Influence in Palestine.
Bertinoro's strong personality, his eloquence, and great reputation as a scholar led to his being accepted as the spiritual head of the community immediately upon his arrival. His first care was to raise the intellectual plane of the community, and for this purpose he interested the younger generation in the study of the Talmud and rabbinical lore, and he delivered sermons every other Sabbath in Hebrew, although the vernacular language was Arabic, one which Bertinoro never acquired.
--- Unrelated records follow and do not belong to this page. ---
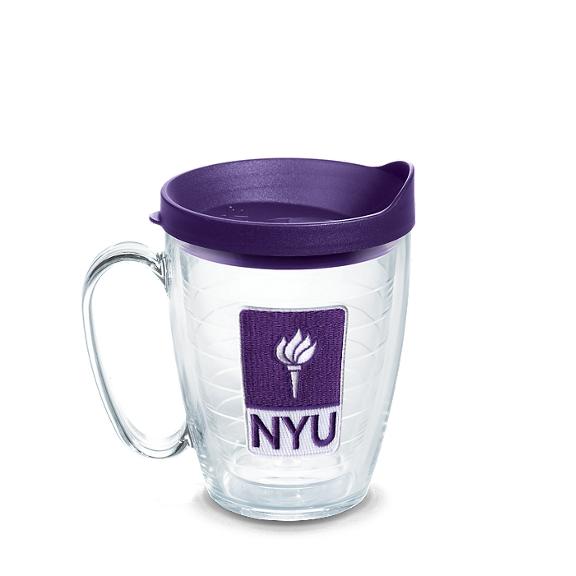 NYU Violets Logo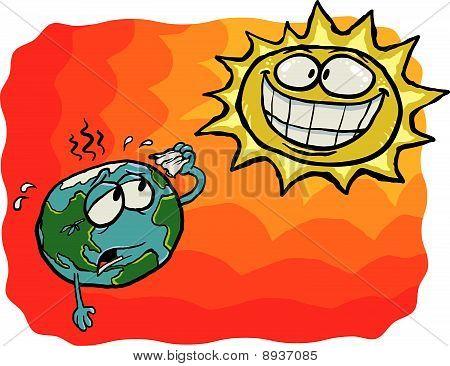Crazy Sun VS Earth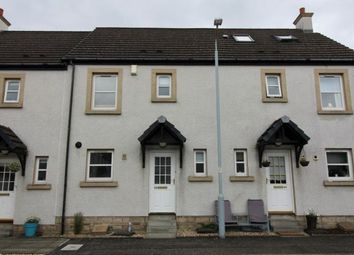 Thumbnail 3 bedroom terraced house to rent in Kirklands, Renfrew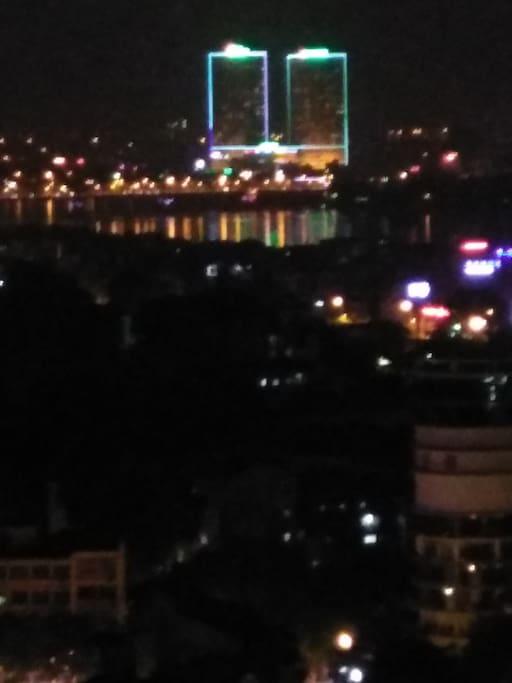 The Night Scene from you mini-balcony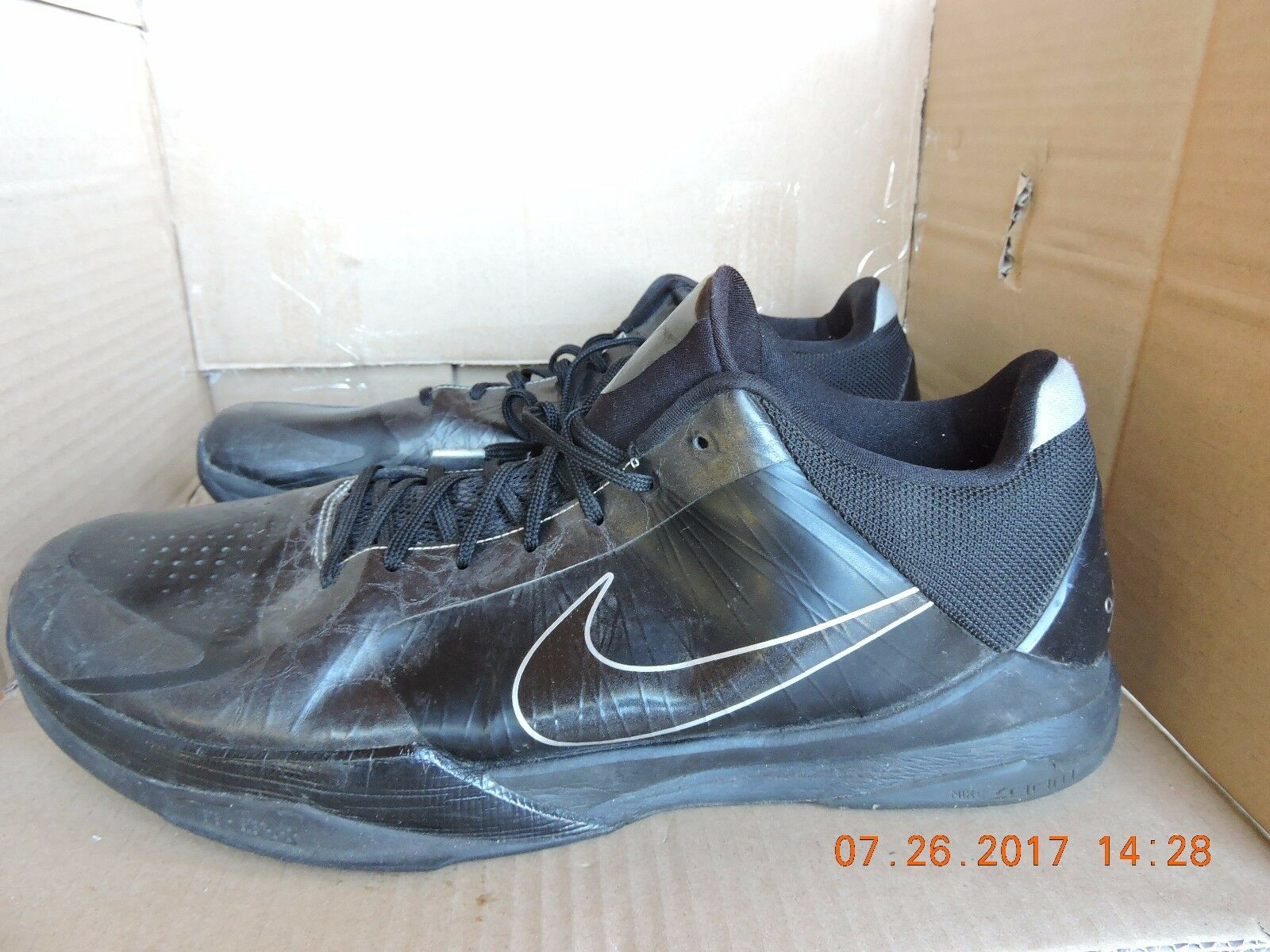 Nike Zoom Kobe V 5 Blackout 386429-003 men's black basketball shoes size 17 Seasonal clearance sale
His connections in Italy supplied him with money for the support of the poor, which also added not a little to his influence. He succeeded in securing the abolition of the annual tax of 400 ducats, which had afforded such opportunity for oppression and injustice; in lieu a simple poll-tax payable direct to the government was instituted. When, on the expulsion of the Jews from Spain in 1492, many of the exiles settled in Jerusalem, Bertinoro became their intellectual leader. These Spanish Jews, far superior in intelligence, culture, and learning to the Arabian Jews of Palestine, presented Bertinoro with a site for a yeshibah in Jerusalem, which he founded, more than a thousand years after the extinction of the last academy in Palestine (ACADEMIES IN PALESTINE). Considerable support for the maintenance of the yeshibah was given by the Jews of Egypt and Turkey at Bertinoro's written solicitation. Isaac b. Nathan ibn Shulal, naggid or prince of Egypt, was especially helpful.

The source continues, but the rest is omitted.